The lines to extract begin at the one containing "What measurement describes" and run to the end of the listing; set them down exactly and alone.
* START Data records *
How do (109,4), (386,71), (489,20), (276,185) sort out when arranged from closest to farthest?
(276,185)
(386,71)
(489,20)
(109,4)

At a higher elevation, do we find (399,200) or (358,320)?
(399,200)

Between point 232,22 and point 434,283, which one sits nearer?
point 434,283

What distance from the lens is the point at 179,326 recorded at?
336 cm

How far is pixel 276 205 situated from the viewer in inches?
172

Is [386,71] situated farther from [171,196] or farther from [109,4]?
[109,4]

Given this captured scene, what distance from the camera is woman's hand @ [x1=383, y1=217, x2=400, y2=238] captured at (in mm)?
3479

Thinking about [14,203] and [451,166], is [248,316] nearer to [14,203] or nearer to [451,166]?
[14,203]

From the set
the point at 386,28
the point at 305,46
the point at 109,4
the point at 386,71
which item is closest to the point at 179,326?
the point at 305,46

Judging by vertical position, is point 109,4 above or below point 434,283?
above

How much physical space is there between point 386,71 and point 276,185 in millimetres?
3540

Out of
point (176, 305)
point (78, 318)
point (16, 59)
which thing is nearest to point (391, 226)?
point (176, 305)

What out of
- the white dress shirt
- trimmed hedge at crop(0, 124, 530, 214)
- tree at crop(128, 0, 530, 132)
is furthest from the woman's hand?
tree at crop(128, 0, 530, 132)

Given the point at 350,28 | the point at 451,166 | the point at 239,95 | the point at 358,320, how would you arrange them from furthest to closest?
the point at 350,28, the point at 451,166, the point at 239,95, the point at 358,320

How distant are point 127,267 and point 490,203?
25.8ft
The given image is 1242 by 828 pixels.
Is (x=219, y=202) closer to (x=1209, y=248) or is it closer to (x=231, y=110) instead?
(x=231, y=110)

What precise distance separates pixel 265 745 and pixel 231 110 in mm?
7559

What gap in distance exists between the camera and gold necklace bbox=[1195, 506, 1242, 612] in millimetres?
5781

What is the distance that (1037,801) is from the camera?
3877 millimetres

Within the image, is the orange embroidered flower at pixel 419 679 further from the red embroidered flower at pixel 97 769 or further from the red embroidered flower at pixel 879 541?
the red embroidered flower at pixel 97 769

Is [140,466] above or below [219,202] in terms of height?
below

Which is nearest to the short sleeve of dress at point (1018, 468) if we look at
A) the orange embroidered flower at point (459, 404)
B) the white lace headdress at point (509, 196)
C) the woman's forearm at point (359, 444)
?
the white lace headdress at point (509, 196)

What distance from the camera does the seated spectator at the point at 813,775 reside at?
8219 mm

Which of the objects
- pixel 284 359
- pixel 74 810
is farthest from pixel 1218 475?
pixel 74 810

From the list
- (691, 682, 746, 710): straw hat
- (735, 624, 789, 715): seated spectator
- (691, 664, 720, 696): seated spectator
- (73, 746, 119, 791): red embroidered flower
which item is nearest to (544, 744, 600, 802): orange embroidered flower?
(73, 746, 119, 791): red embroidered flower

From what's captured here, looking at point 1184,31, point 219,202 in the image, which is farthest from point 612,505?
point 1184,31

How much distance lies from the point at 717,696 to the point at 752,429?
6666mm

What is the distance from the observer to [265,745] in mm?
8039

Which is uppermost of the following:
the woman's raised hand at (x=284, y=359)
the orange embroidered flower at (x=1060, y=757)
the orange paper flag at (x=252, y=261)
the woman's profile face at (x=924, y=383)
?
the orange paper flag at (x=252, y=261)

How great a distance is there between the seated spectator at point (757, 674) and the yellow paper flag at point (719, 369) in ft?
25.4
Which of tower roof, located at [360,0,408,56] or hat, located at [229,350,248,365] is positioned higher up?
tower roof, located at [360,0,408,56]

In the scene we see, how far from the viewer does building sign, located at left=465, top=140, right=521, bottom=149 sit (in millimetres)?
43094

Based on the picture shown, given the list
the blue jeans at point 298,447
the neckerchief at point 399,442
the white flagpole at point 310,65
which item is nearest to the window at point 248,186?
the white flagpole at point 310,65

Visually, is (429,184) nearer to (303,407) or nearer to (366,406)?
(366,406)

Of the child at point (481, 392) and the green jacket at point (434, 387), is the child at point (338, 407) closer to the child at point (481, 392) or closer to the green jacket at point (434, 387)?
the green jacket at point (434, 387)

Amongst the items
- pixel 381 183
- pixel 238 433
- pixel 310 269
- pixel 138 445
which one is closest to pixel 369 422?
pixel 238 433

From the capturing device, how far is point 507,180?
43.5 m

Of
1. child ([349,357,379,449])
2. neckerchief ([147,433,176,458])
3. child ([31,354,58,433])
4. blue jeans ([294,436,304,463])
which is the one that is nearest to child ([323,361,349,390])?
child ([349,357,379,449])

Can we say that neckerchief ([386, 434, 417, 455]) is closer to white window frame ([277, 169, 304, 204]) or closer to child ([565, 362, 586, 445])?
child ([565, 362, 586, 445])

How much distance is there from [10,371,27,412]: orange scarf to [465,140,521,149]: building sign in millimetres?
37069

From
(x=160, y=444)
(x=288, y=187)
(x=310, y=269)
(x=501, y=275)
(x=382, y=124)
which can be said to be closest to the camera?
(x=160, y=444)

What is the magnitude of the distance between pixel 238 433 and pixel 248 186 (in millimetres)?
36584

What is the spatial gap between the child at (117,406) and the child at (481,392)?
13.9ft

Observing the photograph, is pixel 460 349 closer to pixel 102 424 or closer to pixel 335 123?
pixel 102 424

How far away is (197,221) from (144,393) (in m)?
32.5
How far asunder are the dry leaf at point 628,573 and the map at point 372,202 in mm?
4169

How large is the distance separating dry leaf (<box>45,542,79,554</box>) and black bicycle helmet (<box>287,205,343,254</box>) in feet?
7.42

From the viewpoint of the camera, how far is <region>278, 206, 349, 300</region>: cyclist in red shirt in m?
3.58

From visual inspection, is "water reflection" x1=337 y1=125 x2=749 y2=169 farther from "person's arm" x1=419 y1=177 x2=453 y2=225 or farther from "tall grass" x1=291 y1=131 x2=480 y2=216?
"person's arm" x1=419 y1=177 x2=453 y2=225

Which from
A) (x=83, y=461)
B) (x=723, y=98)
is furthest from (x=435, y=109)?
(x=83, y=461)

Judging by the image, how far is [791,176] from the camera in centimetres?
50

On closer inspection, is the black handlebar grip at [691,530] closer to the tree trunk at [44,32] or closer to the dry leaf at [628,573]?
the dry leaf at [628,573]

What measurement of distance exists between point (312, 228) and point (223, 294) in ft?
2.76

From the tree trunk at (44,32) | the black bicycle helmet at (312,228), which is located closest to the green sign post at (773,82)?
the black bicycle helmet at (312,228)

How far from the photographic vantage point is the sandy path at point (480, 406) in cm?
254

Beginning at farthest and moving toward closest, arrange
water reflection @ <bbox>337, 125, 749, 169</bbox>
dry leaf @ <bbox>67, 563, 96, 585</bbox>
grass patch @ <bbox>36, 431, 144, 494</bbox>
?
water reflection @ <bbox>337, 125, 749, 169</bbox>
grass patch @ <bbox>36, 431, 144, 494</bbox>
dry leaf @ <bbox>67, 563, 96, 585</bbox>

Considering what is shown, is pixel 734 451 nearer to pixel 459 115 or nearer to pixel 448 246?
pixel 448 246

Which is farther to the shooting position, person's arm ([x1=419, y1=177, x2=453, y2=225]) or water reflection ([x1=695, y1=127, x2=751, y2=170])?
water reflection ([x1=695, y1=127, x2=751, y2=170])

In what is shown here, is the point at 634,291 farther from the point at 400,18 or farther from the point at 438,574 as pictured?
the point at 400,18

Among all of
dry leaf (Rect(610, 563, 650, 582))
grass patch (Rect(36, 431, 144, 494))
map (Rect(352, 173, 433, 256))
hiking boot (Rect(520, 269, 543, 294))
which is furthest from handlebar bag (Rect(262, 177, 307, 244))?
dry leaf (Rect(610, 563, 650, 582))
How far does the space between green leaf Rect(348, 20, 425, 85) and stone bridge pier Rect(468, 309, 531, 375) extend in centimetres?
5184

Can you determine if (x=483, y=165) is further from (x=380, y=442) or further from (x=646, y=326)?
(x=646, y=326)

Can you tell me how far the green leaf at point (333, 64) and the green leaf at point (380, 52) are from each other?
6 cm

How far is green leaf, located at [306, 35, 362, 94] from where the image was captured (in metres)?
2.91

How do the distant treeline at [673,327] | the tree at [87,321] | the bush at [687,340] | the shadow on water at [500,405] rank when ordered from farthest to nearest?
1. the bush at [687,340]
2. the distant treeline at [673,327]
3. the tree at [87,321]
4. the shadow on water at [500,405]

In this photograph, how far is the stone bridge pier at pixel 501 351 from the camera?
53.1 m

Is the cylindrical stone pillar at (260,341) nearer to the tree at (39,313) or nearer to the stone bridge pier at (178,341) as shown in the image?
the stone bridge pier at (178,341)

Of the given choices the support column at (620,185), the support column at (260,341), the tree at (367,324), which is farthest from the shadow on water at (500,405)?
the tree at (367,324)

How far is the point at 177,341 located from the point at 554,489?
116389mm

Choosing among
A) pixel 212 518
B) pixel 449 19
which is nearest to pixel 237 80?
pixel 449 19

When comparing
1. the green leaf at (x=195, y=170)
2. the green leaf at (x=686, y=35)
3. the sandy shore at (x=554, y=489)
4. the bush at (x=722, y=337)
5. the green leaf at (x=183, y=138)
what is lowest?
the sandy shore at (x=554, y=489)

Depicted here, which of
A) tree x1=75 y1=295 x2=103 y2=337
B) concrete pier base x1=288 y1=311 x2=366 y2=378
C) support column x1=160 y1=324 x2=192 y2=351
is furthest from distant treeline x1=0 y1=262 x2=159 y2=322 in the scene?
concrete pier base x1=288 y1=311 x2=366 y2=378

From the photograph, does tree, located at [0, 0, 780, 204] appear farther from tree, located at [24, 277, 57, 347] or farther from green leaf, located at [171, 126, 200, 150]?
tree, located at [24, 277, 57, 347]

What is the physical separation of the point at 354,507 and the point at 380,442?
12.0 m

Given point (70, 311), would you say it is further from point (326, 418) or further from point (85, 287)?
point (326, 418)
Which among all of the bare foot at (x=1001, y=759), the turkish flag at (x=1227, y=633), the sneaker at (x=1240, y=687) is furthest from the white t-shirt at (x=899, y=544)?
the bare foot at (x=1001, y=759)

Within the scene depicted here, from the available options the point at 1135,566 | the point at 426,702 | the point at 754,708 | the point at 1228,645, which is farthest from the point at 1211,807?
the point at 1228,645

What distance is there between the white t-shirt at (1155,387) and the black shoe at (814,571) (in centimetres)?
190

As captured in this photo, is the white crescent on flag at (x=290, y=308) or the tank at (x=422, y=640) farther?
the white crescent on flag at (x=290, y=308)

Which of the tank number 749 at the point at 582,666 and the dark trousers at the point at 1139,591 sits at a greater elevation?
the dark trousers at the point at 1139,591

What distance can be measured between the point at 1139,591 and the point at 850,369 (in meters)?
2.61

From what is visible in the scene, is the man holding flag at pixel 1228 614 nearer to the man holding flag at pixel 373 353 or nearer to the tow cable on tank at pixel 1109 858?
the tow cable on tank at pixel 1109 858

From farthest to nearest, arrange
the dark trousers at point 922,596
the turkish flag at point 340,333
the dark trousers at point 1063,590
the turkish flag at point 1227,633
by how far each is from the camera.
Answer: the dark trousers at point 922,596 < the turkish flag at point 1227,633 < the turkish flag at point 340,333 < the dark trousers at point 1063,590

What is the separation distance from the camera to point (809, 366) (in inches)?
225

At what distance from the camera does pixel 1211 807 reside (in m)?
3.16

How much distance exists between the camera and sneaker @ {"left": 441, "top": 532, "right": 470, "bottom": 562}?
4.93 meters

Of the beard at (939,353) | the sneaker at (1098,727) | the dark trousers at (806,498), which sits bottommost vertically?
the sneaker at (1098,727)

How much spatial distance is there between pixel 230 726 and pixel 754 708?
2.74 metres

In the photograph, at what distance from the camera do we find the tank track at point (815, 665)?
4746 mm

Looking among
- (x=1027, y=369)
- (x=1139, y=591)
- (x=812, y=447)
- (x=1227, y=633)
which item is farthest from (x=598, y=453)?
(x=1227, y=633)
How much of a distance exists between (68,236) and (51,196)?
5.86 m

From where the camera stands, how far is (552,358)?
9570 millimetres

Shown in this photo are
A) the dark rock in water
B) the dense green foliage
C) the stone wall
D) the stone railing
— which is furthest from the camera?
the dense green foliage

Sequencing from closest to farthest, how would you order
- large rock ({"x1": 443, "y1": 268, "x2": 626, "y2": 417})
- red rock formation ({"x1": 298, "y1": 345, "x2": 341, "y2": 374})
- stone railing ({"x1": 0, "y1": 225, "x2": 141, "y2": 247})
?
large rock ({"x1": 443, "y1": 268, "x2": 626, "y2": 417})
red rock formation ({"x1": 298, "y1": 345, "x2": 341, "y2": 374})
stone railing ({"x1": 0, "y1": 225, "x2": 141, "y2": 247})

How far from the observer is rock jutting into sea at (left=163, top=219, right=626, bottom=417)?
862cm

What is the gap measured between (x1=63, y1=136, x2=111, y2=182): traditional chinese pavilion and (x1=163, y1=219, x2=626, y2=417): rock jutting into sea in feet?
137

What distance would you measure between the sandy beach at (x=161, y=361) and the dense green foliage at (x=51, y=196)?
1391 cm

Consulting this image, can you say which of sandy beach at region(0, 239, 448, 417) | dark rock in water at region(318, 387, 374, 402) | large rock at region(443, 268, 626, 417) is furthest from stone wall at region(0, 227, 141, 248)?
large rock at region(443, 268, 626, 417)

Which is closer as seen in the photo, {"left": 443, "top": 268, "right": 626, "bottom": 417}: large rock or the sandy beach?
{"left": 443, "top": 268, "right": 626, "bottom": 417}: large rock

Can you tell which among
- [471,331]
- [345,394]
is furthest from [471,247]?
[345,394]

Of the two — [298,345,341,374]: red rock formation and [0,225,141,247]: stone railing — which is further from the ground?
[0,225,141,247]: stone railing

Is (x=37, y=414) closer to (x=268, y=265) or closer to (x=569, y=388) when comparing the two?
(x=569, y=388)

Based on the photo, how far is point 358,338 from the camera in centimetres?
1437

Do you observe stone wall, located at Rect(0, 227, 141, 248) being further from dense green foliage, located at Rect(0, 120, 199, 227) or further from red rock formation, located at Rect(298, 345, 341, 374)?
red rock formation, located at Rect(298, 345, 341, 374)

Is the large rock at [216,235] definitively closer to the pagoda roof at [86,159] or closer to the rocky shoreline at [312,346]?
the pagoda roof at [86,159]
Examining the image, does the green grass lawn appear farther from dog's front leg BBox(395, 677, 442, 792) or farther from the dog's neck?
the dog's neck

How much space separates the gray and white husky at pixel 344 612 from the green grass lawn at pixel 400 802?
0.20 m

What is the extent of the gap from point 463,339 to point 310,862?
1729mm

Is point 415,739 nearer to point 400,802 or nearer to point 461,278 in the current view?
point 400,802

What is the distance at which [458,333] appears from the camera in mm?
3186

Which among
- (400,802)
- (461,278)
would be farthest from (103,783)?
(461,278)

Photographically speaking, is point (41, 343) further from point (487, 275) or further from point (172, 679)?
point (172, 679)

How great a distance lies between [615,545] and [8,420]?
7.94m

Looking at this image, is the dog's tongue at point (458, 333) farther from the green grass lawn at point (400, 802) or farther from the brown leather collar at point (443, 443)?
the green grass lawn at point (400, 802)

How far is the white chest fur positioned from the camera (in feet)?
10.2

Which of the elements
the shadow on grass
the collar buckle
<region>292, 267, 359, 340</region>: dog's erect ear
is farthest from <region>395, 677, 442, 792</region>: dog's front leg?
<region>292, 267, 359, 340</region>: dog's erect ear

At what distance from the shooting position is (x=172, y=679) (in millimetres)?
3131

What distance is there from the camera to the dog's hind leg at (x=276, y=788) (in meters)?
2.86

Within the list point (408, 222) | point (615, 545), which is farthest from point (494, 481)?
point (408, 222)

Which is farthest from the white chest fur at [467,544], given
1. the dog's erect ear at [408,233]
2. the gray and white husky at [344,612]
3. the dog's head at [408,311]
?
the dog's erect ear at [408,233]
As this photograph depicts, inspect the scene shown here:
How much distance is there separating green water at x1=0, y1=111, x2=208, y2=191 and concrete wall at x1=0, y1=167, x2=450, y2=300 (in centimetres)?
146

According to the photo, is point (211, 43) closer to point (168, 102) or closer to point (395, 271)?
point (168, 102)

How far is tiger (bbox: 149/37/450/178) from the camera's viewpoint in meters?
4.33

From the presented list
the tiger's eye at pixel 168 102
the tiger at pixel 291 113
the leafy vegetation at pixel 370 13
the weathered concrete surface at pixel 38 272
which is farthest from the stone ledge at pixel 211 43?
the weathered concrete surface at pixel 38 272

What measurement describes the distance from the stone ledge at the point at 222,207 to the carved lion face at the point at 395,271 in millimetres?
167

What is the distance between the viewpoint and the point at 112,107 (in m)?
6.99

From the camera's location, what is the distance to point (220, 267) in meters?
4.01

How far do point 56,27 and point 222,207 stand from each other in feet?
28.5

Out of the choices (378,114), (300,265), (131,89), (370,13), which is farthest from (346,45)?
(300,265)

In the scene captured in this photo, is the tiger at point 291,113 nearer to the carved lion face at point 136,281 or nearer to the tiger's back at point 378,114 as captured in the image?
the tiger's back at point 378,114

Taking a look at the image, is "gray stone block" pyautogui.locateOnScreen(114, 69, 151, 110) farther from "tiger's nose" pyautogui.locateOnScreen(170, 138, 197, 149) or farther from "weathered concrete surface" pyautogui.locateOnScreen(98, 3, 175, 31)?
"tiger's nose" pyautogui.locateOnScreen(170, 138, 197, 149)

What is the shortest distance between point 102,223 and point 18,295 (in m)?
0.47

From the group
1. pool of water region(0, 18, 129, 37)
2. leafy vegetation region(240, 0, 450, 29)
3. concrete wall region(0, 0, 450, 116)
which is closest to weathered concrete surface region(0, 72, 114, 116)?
* END Data records *
## Task solution
What measurement describes the distance from the stone ledge at the point at 222,207 to the carved lion face at the point at 395,271 in millimetres?
167

What is the distance between the viewpoint and the point at 112,107 (in m)?
6.99

From the camera's location, what is the distance to point (220, 267) in meters?
4.01

How far do point 56,27 and point 222,207 stand from each other in feet?
28.5

Out of the choices (378,114), (300,265), (131,89), (370,13), which is farthest from (346,45)?
(300,265)

In the scene captured in this photo, is the tiger at point 291,113 nearer to the carved lion face at point 136,281 or nearer to the tiger's back at point 378,114 as captured in the image?
the tiger's back at point 378,114

Taking a look at the image, is "gray stone block" pyautogui.locateOnScreen(114, 69, 151, 110) farther from "tiger's nose" pyautogui.locateOnScreen(170, 138, 197, 149) or farther from "weathered concrete surface" pyautogui.locateOnScreen(98, 3, 175, 31)?
"tiger's nose" pyautogui.locateOnScreen(170, 138, 197, 149)

What is the shortest distance between point 102,223 and point 18,295 (in m)?
0.47

From the group
1. pool of water region(0, 18, 129, 37)
2. leafy vegetation region(240, 0, 450, 29)
3. concrete wall region(0, 0, 450, 116)
which is closest to weathered concrete surface region(0, 72, 114, 116)?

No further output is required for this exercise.